RECORDS TO USE —
------------

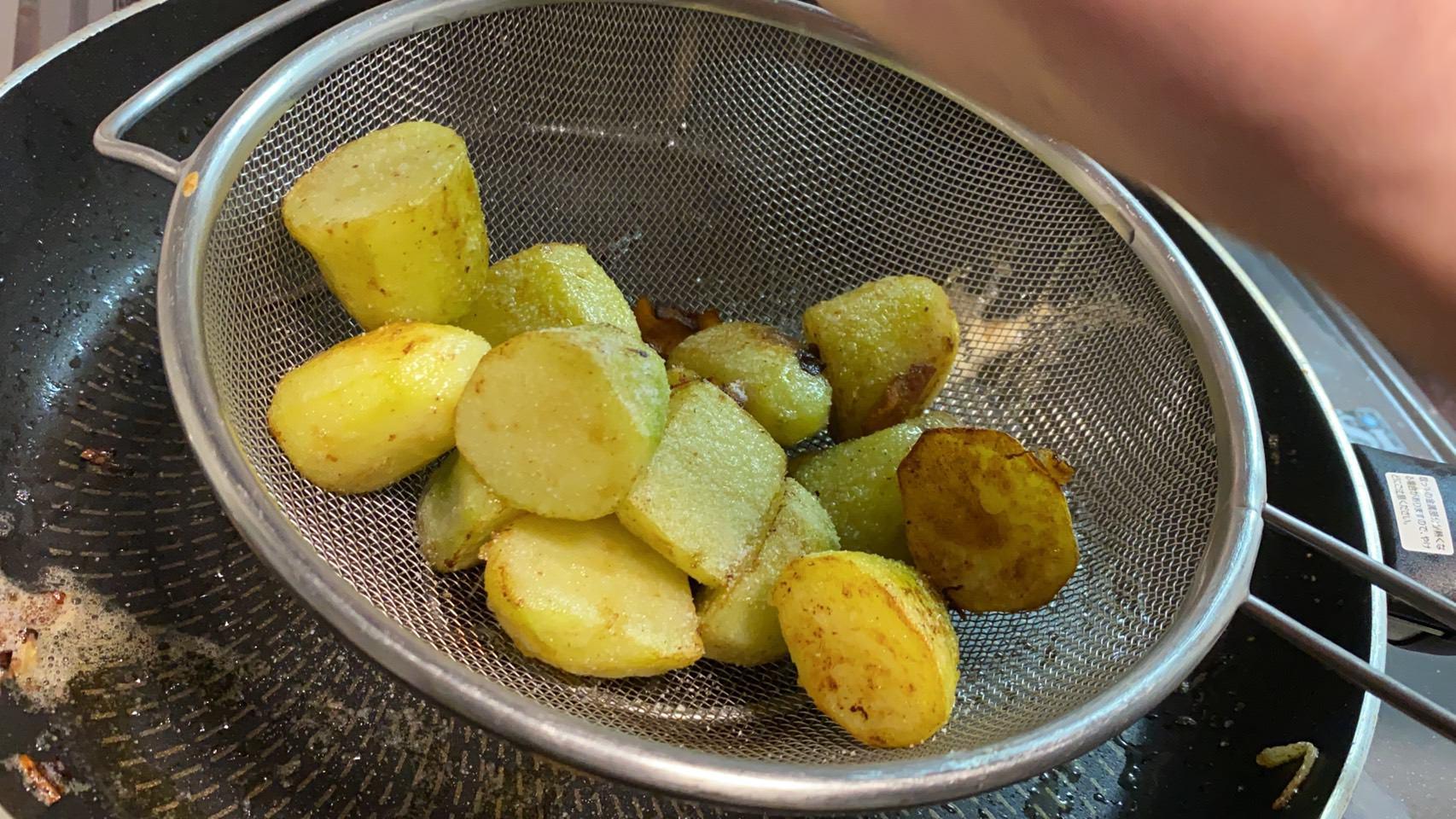 ザルに開けたジャガイモに塩胡椒する様子の画像です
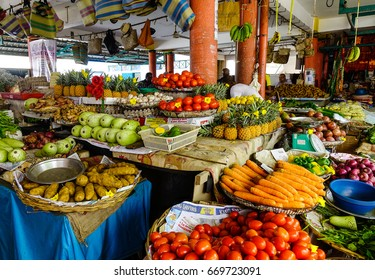 Mahebourg, Mauritius - Jan 14, 2017. Selling fresh fruits at rural market in Mahebourg, Mauritius. Mahebourg is a small city on the south-eastern coast of Mauritius.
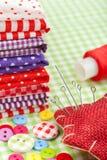 Tessuti variopinti, i bottoni, il cuscino del perno, il cilindro porta caratteri, bobina del filo - imposti per cucire Immagini Stock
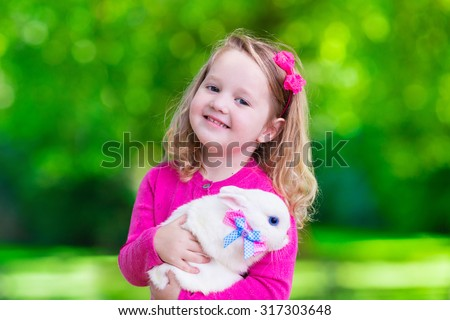 Children play with real rabbit. Laughing cute child at Easter egg hunt with white pet bunny. Little toddler girl playing with animal in the garden. Summer outdoor fun for kids with pets. - stock photo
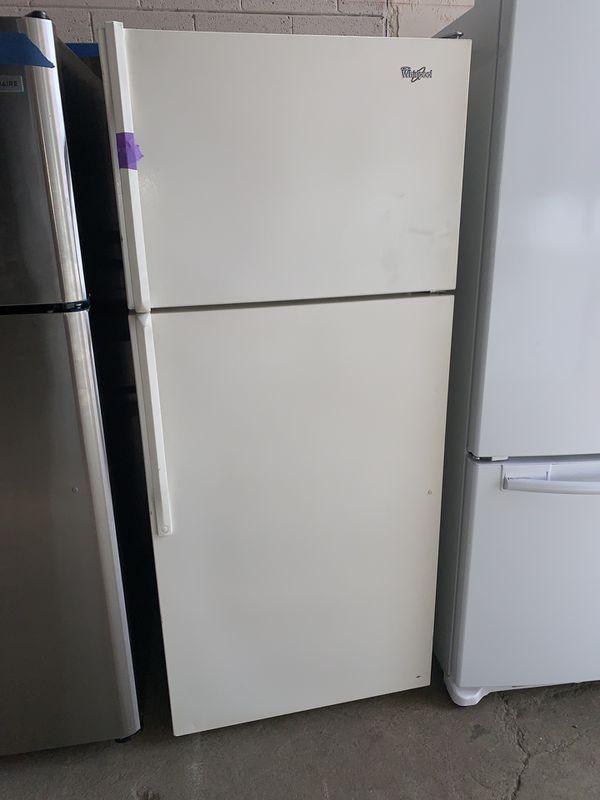 WHIRLPOOL beige top freezer refrigerator in excellent conditions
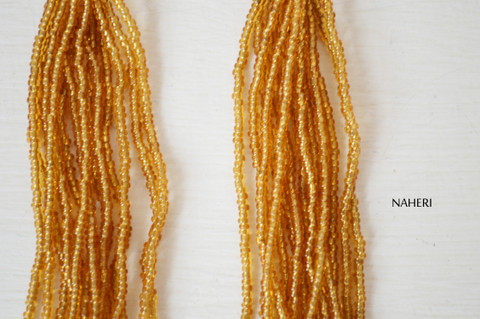African beaded tassel earrings gold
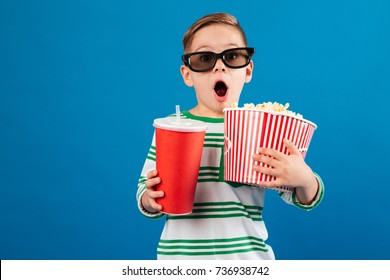 Shocked young boy in eyeglasses preparing to watch the film while holding soda and popcorn over blue background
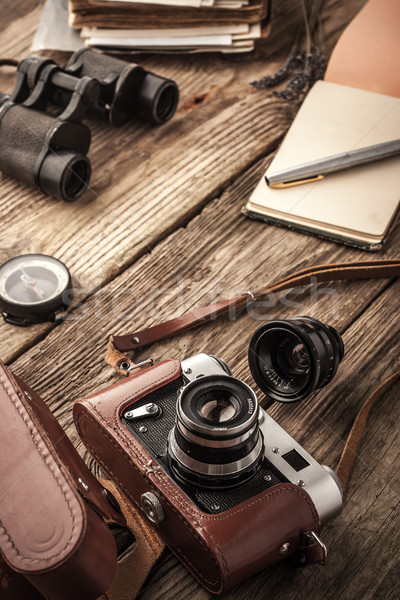 Camera with notebook and binoculars on the wooden table vertical Stock photo © Karpenkovdenis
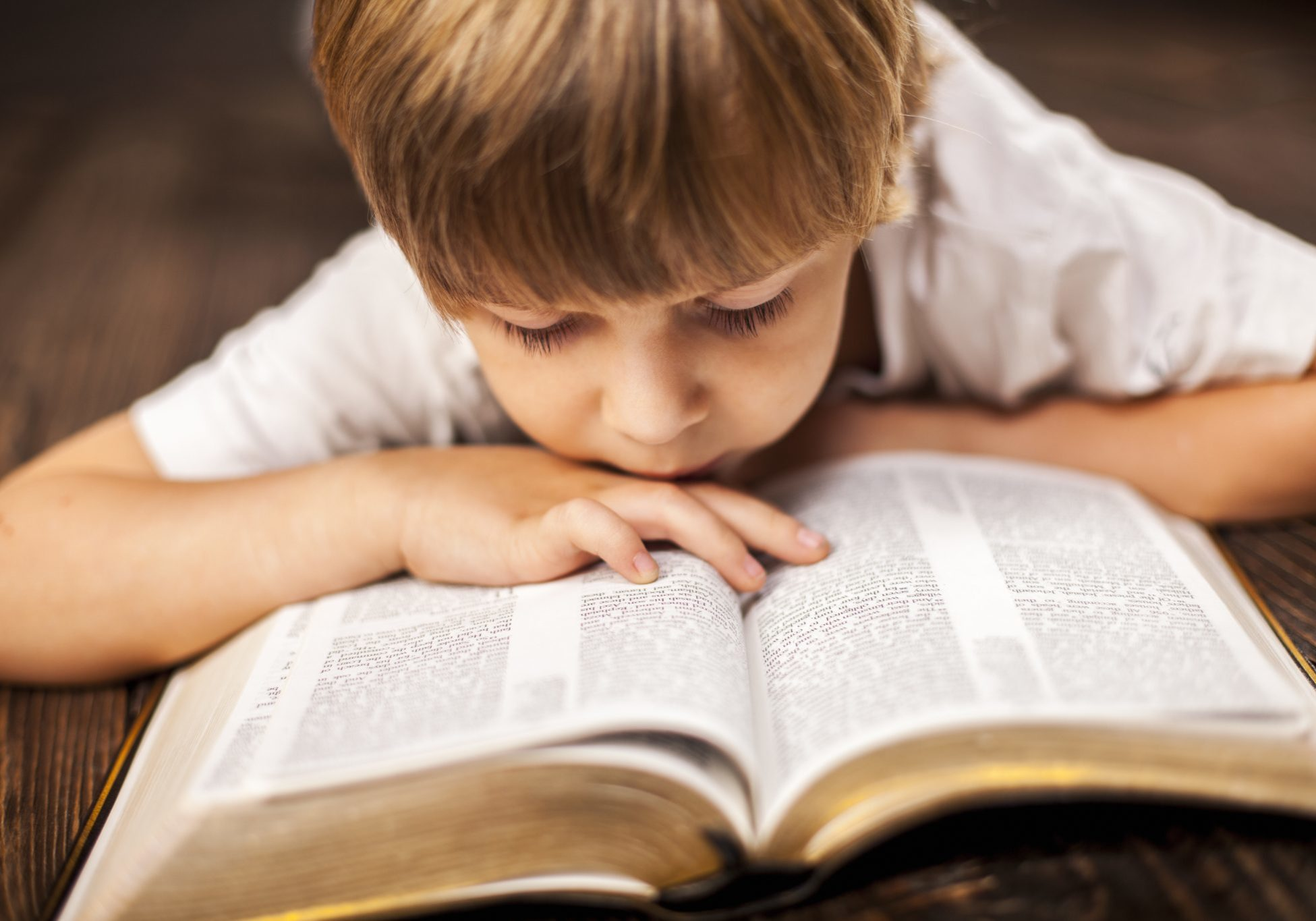 bigstock-little-boy-studying-the-script-80780252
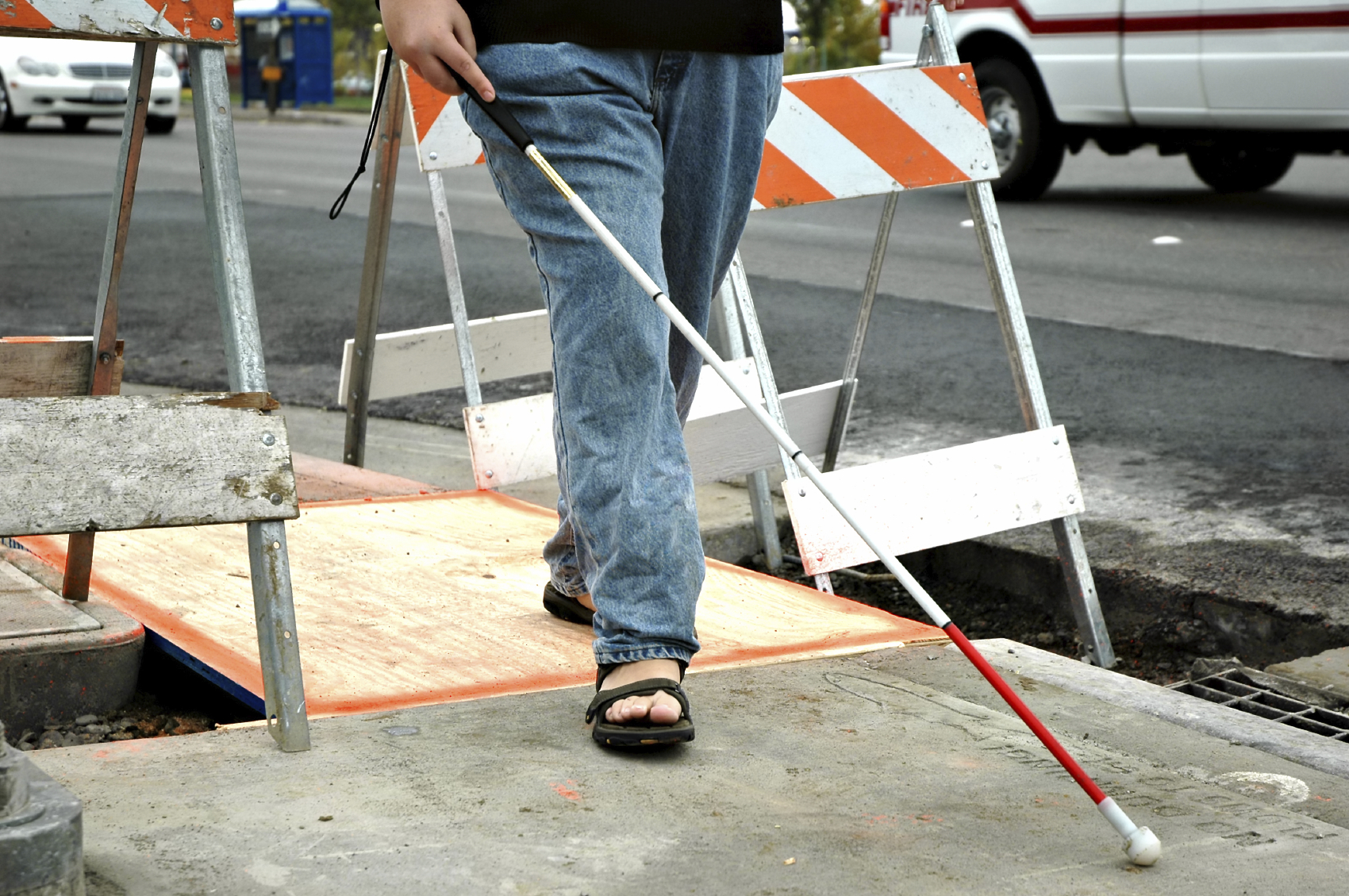A man uses a white cane to navigates through construction on a sidewalk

------------

TASK BRIEF —
If a picture falls within the span, leave it out, and reproduce exactly the lines from the one containing "bigstock-little-boy-studying-the-script-80780252" through the end of the material, and no others.

RESPONSE BOX —
 bigstock-little-boy-studying-the-script-80780252
A man uses a white cane to navigates through construction on a sidewalk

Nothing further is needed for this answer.